After some self-testing, I liked how it was working out, and I convinced the staff to playtest a few times...success! This was definitely the right direction. Here's an image of a plastic "table" tower above a food room. To its right is the early version of a downstairs tower room.

From gallery of toulouse

The values for the towers were tweaked quite a bit throughout the playtesting process, and the tower room shape evolved to have bigger, more rounded corners. As production continued, the towers themselves also slowly changed into eight unique towers, each of which represents the architecture of the castle they represent.

By the time the photo below was taken, we were using 3D-printed minis based on the designs from Hakan Diniz, our very talented 3D artist. The minis cover the favor, keeping it protected from prying eyes until the end of the game and adding a kind of trophy to your castle to show that you've completed one of the tower rooms.

From gallery of toulouse

I Decree You Will Get a Decree

While the towers expansion was getting polished, I wasn't satisfied with that being the lone expansion in the Collector's Edition. While it checked a lot of boxes, it was relatively small in scope. I then set to work on what I was calling the "house rules" expansion.

You know how when you're playing a game and you don't like something in the rules, the group decides they're going to play the game a little differently? That's what house rules are. The original concept was that every time someone built a tower, a new "house rule" would go into effect, such as "Rooms cost $2 less" or "Choose from 3 Bonus cards instead of 2 when you complete an Orange/Utility room"; those changes would stack up throughout the game.

Yeah, that was a terrible idea, but then I thought: What if those things just impacted the player who built that tower? Well, that would make those towers way too valuable. (They were already priced at the 10,000 and 15,000 spots by most Master Builders.) However, I had already come up with a list of about twenty of these house rules, and I liked the variety they might introduce to the game. Having them as unique starting abilities was the next idea, and it stuck!

Here's an image of an early four-player playtest; you can see some house rules printed on white paper with black text. Also below, you can see a very early version of what is now the winter lake scoreboard.

From gallery of toulouse

Players would draft an ability at the start of the game and have it throughout. The overall concept was fine, and the abilities (for the most part) weren't too overpowering — but they weren't balanced, and that proved to be one of the most challenging aspects of what became royal decrees: how to balance them. I eventually settled on two rules for the abilities that provided additional money or VPs: A player who focuses on their decree should gain between 10-20 VPs or $10-20K extra spending money as a result of having that decree. That proved to be a great way to balance most of them, though they are of course subjective in terms of how players value them.

# Information supplied
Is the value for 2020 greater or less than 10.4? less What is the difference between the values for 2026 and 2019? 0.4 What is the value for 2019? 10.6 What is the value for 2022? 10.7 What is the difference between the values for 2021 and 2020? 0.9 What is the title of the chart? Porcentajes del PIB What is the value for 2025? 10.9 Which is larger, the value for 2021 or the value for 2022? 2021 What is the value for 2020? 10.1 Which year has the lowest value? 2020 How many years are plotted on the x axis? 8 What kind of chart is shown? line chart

---

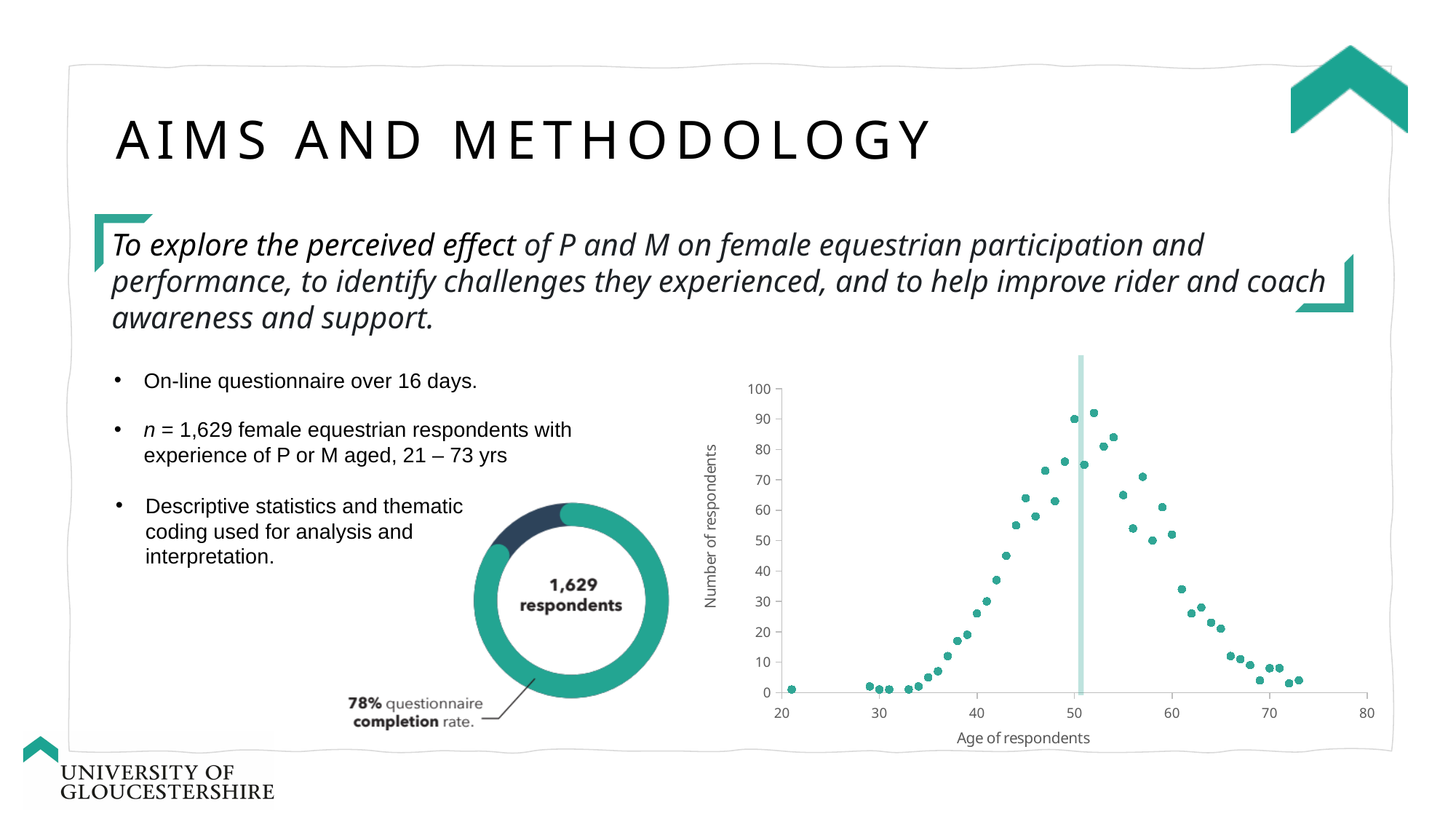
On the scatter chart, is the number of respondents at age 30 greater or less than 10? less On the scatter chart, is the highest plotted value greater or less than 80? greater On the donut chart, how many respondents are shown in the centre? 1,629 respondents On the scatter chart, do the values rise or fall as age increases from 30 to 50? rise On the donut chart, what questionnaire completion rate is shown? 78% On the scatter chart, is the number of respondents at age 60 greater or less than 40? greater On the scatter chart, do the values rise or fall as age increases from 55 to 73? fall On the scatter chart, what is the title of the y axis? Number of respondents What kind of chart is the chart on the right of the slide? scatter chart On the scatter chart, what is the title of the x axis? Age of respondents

# What you need to do
Quote the excerpt on the game's expansions word for word, from "The values for" to "castle they represent.".

# Exercise response
The values for the towers were tweaked quite a bit throughout the playtesting process, and the tower room shape evolved to have bigger, more rounded corners. As production continued, the towers themselves also slowly changed into eight unique towers, each of which represents the architecture of the castle they represent.